You can't go wrong with this simple hot cross bun recipe. It will have your home smelling like Easter.

  • 25 mins cooking
  • Serves 10
  • Print
Easy hot cross buns


  • 3 teaspoon (level) dry yeast
  • 1/3 cup (75g) caster sugar
  • 1 cup (250ml) warm milk
  • 4 cup (600g) plain flour
  • 1 teaspoon mixed spice
  • 1 teaspoon ground cinnamon
  • 1 teaspoon salt
  • 80 gram butter, chopped
  • 1 cup (160g) sultanas
  • 2 tablespoon finely chopped mixed peel
  • 1 egg, beaten lightly
  • 1/3 cup (80ml) warm water, approximately
Flour paste
  • 1/4 cup (35g) plain flour
  • 2 teaspoon caster sugar
  • 2 tablespoon cold water, approximately
  • 1 tablespoon caster sugar
  • 1 teaspoon powdered gelatine
  • 1 tablespoon water


  • 1
    Combine the yeast with one tablespoon of the sugar and all of the milk in a small bowl; whisk until the yeast is dissolved. Cover the bowl and stand in a warm place (on the open door in front of a very slow oven is ideal) for about 10 minutes or until the mixture is frothy.
  • 2
    Sift the flour, spices and salt into a large bowl; rub in the butter. Stir in the remaining sugar, fruit, yeast mixture, egg and enough water to make a soft dough.
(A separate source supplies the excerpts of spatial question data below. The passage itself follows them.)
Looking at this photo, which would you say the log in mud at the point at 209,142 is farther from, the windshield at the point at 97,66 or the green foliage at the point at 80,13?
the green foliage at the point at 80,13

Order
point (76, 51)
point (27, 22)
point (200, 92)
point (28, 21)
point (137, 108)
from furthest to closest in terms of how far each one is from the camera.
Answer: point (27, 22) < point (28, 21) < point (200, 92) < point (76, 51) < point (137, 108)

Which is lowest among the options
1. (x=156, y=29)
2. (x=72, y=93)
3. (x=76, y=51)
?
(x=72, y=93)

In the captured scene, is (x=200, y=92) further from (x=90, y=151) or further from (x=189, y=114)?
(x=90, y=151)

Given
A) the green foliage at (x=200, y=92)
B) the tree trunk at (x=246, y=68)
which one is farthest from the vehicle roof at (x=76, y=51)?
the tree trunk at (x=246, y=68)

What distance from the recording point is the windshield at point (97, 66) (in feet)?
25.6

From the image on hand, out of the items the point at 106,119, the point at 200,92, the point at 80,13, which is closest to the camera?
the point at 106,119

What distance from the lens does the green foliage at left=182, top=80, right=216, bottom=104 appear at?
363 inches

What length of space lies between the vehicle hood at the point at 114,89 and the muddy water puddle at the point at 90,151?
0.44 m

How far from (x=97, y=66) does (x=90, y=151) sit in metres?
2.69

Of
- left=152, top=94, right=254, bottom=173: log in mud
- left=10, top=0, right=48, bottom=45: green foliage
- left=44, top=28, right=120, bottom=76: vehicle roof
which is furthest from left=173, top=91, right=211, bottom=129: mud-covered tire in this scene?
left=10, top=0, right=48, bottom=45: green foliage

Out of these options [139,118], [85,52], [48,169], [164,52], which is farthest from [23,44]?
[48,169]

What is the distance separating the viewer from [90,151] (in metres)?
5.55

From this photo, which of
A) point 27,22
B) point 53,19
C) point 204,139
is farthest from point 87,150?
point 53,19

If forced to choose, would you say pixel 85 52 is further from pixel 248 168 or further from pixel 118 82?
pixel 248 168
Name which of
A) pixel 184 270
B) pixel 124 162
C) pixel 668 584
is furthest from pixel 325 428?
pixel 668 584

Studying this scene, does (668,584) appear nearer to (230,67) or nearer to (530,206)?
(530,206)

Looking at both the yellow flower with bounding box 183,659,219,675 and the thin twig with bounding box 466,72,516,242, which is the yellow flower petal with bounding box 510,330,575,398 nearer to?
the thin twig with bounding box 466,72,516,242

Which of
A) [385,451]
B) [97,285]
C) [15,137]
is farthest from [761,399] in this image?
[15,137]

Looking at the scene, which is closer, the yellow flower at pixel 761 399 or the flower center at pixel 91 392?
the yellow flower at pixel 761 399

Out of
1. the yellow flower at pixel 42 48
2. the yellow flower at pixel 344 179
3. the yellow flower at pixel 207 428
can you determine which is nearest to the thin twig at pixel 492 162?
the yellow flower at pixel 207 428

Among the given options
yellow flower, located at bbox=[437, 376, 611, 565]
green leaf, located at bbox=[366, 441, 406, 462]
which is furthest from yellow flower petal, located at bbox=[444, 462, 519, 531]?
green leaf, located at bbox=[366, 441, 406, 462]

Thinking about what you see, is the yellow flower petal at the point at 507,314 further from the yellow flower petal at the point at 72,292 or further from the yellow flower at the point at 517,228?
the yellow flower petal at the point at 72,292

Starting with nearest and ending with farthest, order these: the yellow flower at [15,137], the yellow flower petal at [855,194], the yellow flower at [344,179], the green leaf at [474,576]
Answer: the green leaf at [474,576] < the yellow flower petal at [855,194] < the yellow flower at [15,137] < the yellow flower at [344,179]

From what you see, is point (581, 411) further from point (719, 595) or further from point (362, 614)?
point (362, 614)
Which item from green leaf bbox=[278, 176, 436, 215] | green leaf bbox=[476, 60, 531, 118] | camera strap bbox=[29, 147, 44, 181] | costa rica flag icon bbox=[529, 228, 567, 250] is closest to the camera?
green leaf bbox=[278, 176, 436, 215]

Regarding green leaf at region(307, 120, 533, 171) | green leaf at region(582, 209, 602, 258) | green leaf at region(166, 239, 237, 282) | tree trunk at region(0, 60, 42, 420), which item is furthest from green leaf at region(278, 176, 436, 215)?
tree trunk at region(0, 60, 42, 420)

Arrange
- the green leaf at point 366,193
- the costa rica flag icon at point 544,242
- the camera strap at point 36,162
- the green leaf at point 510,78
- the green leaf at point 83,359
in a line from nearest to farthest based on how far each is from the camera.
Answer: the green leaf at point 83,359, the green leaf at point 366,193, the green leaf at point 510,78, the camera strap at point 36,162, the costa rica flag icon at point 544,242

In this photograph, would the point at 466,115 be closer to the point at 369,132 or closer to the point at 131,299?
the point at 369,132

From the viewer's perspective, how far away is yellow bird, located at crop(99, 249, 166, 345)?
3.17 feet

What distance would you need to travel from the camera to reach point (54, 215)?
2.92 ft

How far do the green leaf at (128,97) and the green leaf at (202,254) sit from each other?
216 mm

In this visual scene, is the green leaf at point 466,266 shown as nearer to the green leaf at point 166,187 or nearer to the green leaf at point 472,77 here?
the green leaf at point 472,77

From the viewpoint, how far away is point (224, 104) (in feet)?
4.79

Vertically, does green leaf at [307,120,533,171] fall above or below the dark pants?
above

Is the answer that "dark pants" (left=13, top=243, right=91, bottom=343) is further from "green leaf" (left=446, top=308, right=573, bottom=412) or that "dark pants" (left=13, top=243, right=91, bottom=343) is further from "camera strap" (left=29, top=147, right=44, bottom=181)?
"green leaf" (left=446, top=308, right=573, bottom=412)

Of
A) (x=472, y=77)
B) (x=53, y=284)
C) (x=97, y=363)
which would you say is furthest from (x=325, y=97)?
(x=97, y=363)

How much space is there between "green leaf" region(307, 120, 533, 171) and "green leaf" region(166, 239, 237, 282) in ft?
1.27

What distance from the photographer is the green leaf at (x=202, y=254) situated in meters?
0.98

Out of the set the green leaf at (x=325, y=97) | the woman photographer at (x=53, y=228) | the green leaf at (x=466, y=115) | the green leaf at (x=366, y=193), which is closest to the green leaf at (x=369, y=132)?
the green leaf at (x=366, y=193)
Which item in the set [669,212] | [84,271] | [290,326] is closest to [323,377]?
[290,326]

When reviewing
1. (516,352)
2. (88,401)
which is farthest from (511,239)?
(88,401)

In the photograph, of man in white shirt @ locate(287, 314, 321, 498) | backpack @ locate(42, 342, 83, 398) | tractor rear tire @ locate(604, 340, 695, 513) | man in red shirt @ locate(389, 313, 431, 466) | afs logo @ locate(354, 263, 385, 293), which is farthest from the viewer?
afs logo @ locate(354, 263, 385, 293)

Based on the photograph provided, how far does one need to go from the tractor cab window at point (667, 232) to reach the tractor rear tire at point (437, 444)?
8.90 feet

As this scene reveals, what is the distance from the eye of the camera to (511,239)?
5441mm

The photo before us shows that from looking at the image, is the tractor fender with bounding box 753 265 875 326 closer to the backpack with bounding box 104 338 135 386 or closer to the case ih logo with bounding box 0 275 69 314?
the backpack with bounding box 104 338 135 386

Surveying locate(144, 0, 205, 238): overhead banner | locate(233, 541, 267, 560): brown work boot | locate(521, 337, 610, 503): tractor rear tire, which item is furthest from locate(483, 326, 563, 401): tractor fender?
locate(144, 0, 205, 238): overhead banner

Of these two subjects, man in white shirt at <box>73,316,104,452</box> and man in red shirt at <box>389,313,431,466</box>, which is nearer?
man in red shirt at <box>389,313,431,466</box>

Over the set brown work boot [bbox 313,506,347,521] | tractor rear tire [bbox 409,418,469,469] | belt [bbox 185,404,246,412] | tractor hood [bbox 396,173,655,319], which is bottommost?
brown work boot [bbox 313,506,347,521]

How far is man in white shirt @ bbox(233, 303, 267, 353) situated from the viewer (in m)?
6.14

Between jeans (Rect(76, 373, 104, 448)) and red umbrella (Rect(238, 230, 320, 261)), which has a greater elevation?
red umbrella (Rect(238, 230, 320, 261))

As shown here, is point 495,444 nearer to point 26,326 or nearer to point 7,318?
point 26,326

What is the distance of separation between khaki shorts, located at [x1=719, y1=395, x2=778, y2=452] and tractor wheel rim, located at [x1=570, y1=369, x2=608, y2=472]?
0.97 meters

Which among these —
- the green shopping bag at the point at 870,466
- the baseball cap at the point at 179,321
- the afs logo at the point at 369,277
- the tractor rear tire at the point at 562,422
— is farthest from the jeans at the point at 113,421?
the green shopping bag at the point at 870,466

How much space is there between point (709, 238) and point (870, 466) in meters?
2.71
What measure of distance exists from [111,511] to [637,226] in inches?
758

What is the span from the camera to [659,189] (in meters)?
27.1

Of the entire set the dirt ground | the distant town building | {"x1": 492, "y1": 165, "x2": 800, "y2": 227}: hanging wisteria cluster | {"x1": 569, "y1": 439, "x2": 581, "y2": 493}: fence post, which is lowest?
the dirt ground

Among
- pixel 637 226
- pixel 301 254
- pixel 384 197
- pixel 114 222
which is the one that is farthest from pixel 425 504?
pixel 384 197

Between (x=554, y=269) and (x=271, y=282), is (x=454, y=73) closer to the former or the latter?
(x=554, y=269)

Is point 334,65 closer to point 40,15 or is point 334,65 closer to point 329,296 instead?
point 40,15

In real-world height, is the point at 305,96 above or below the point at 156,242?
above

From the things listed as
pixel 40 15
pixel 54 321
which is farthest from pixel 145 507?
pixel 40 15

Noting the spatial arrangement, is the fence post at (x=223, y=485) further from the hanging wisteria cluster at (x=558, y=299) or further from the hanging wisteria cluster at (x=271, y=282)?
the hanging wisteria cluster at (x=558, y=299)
Turn the dough onto a lightly floured surface and knead for about 10 minutes or until the dough is smooth and elastic. Place the dough in a large bowl; cover with oiled plastic wrap and stand in a warm place for about 1 hour or until dough has doubled in size.
  • 3
    Knock back the dough, then divide into 20 portions; quickly form each portion into a ball. Place the balls, almost touching, in a circular pattern on a greased or lined round pizza tray or large oven tray. Stand in a warm place for about 20 minutes or until dough is almost double in size. Preheat the oven to 220°C (200°C fan-forced).
  • 4
    To make flour paste, sift flour and sugar into a small bowl; gradually stir in enough water to make a smooth thick paste. Place the flour paste into a disposable piping bag or resealable plastic bag. If using the plastic bag, snip a tiny piece off one corner. Pipe crosses onto the buns.
  • 5
    Bake the buns for about 15 minutes or until buns sound hollow when tapped.
  • 6
    For the glaze meanwhile, combine all the ingredients in a small pan and stir over low heat, without boiling, until the sugar and gelatine are dissolved.
  • 7
    Transfer the buns to a wire rack and brush the tops with the glaze.


Cooked buns suitable to freeze. Glaze suitable to microwave.